The Prime Minister has recently assured the global leaders that India now stands committed to reduce Emissions Intensity (EI) of its GDP by 45% by 2030 (https://pib.gov.in/PressReleaseIframePage.aspx?PRID=1847812). However, the domestic policies he has adopted so far do not add up to it. Considering that India is aggressively auctioning hundreds of new coal blocks for development, continues to promote further additions to coal-based electricity generation on a large scale, India will find it challenging to reduce the emission intensity of GDP as committed.
Increasing income inequities & economic growth:
There are a number of studies (e.g. IMF Working Paper WP/19/34 Inequality of Opportunity, Inequality of Income and Economic Growth & OECD’s Working Paper No. 163: Trends in Income Inequality and its Impact on Economic Growth) that found a negative correlation between inequities and long-term growth. India cannot therefore hope to sustain rapid economic growth for long, with increasing income inequities.
Had Indian policy planners grasped the wisdom underlying the Directive Principles and consciously adopted policies to narrow down income inequities and reduce concentration of wealth, they would have been in a better position to realise a more balanced and sustainable rate of economic growth.
There is perhaps something more fundamental about the way economic growth is measured. The present approach does not capture natural resources depletion, environmental degradation, erosion of human rights and, in short, it fails to assess the social benefits vis-a-vis the social costs.

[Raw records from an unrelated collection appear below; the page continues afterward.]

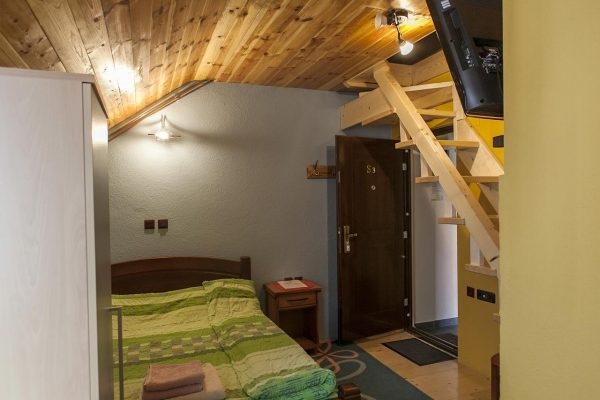 https://www.booking.com/hotel/me/durmitor-apartments.en.html?aid=1714811&no_rooms=1&group_adults=1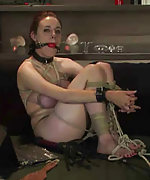 Slavegirl ropes, gags and teases herself in live show
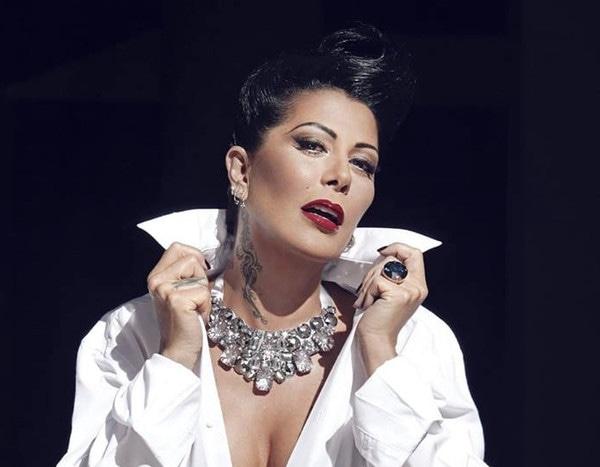 Madre colombiana de 41 anos muy puta corre como una fuente - 3 part 1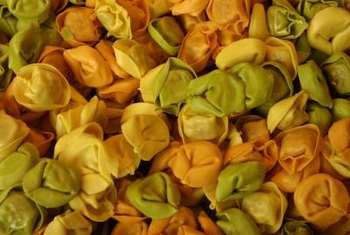 The curled, crinkled leaves of Indian rope are shaped like tortellini.
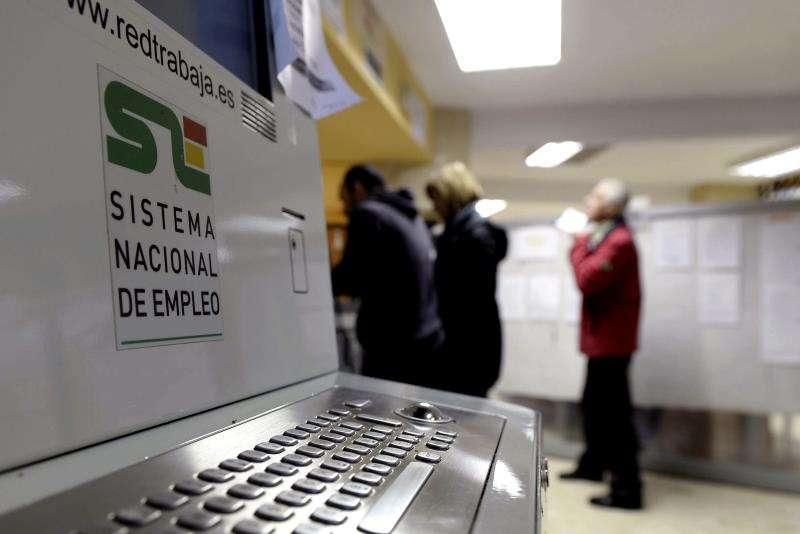 En la imagen, varias personas en una oficina de empleo del Servicio Público de Empleo. EFE/Archivo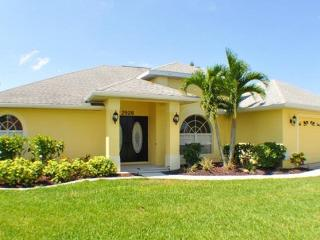Villa LuvnLife - the name says it all!!!, Cape Coral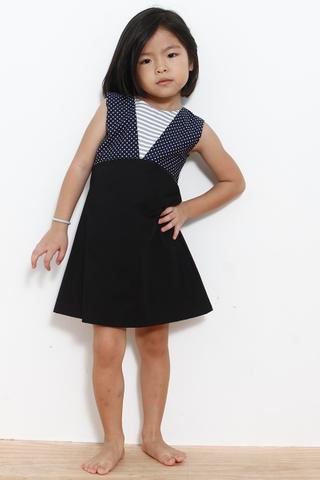 Gwen in Black (Little Charm Girl)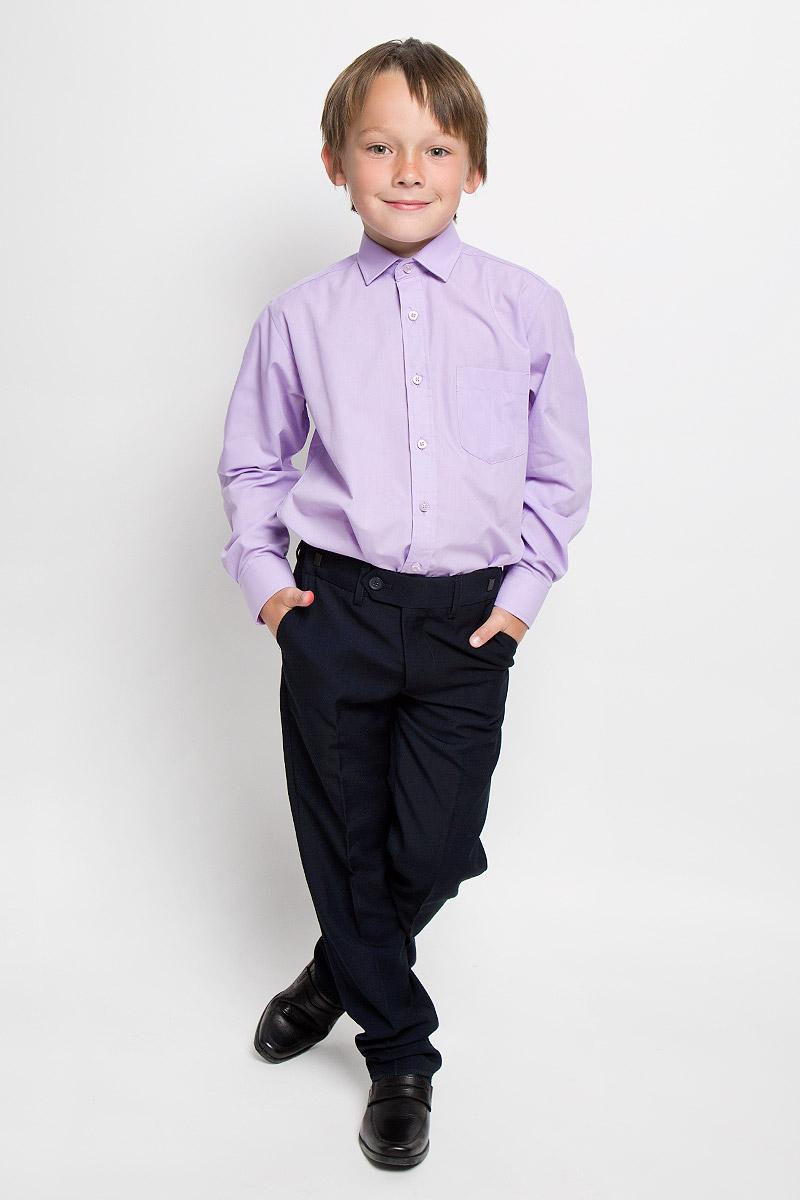 Рубашка для мальчика Imperator, цвет: сиреневый. Xen 09. Размер 33/146-152Xen 09Рубашка для мальчика Imperator отлично сочетается как с джинсами, так и с классическими брюками. Она выполнена из хлопка с добавлением полиэстера. Материал изделия мягкий и приятный на ощупь, не сковывает движения и обладает высокими дышащими свойствами.Однотонная рубашка прямого кроя с длинными рукавами имеет отложной воротник. Модель застегивается на пуговицы по всей длине. Манжеты рукавов также имеют застежки-пуговицы. На груди расположен накладной карман. Такая рубашка займет достойное место в детском гардеробе, в ней ребенку будет удобно и комфортно.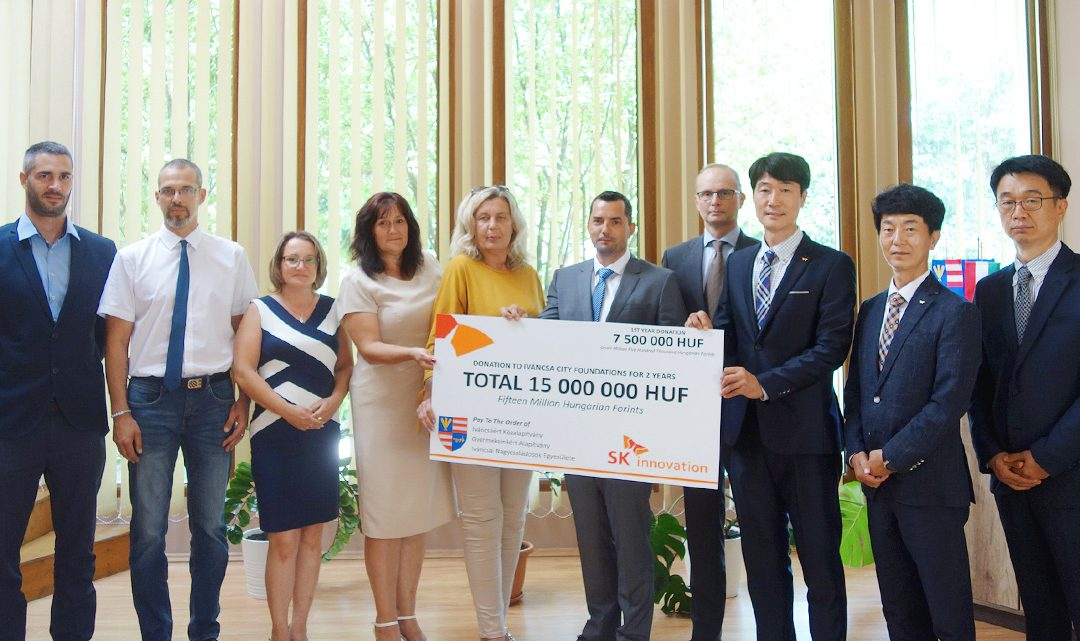 SK Innovation delivers donation through local public foundations to support Iváncsa city in Hungary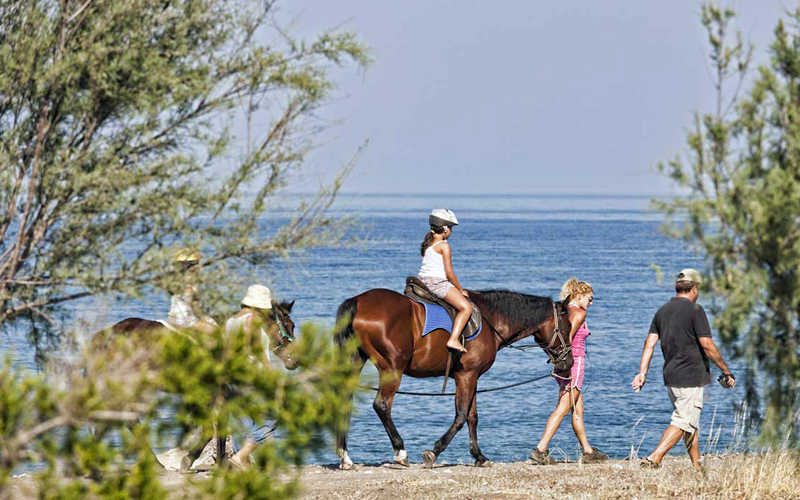the i-escape blog / Which greek islands are best for families / Thalatta seaside hotel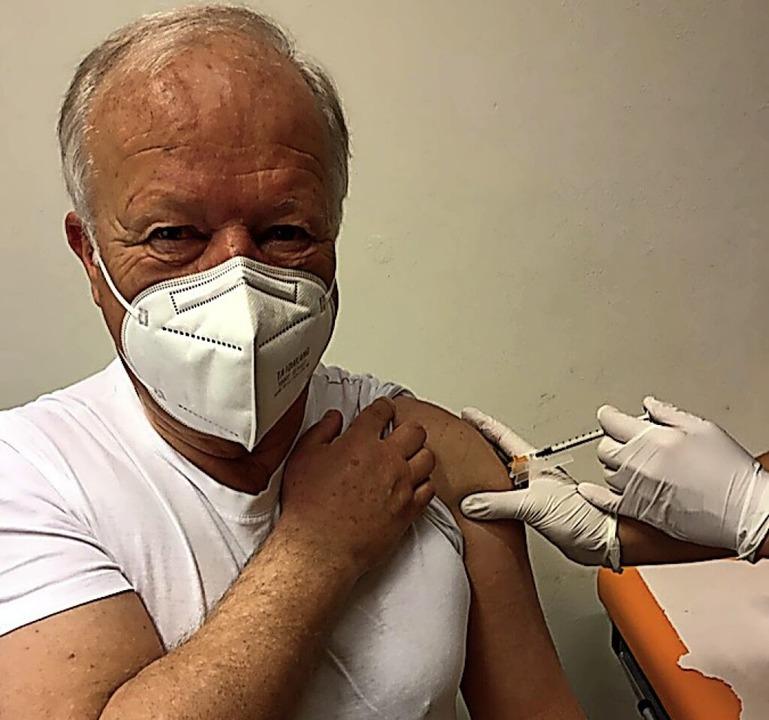 Peter Weiß bei der ersten Impfung  | Foto: Büro Peter Weiß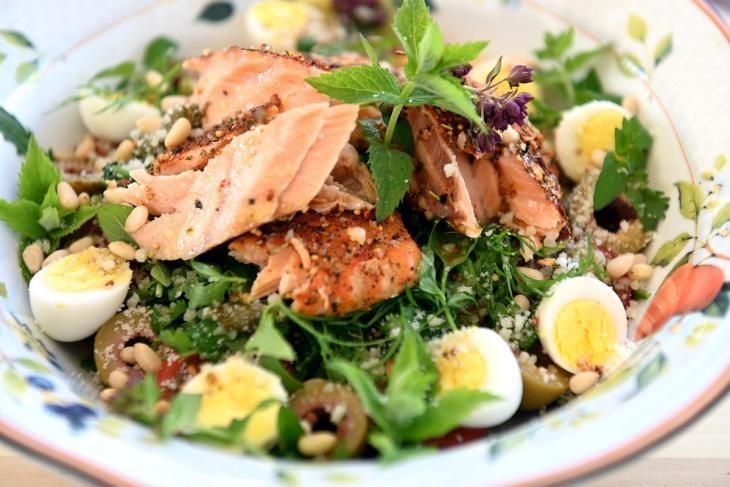 salat-s-kopchenym-lososem-raskryvaem-sekret-appetitnoy-zapravki-1-4142893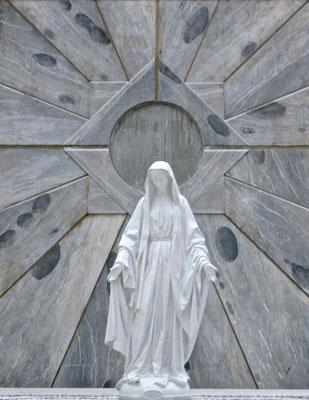 Maria Statue in der Verkündigungsbasilika in Nazareth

In the long run, perhaps, these factors need to be taken into account for a more realistic assessment of development based on a social-cost, social-benefit evaluation.
Gandhiji’s words of wisdom:
Coming back to the idea of a Five Trillion Dollar Economy that the PM has envisioned, he should listen carefully to what Gandhiji had said long ago:
“Recall the face of the poorest and the weakest man whom you may have seen, and ask yourself, if the step you contemplate is going to be of any use to him. Will he gain anything by it? Will it restore him to a control over his own life and destiny? In other words, will it lead to swaraj for the hungry and spiritually starving millions? Then you will find your doubts and your self melting away”
Gandhi also said
“Earth provides enough to satisfy every man’s need, but not every man’s greed.”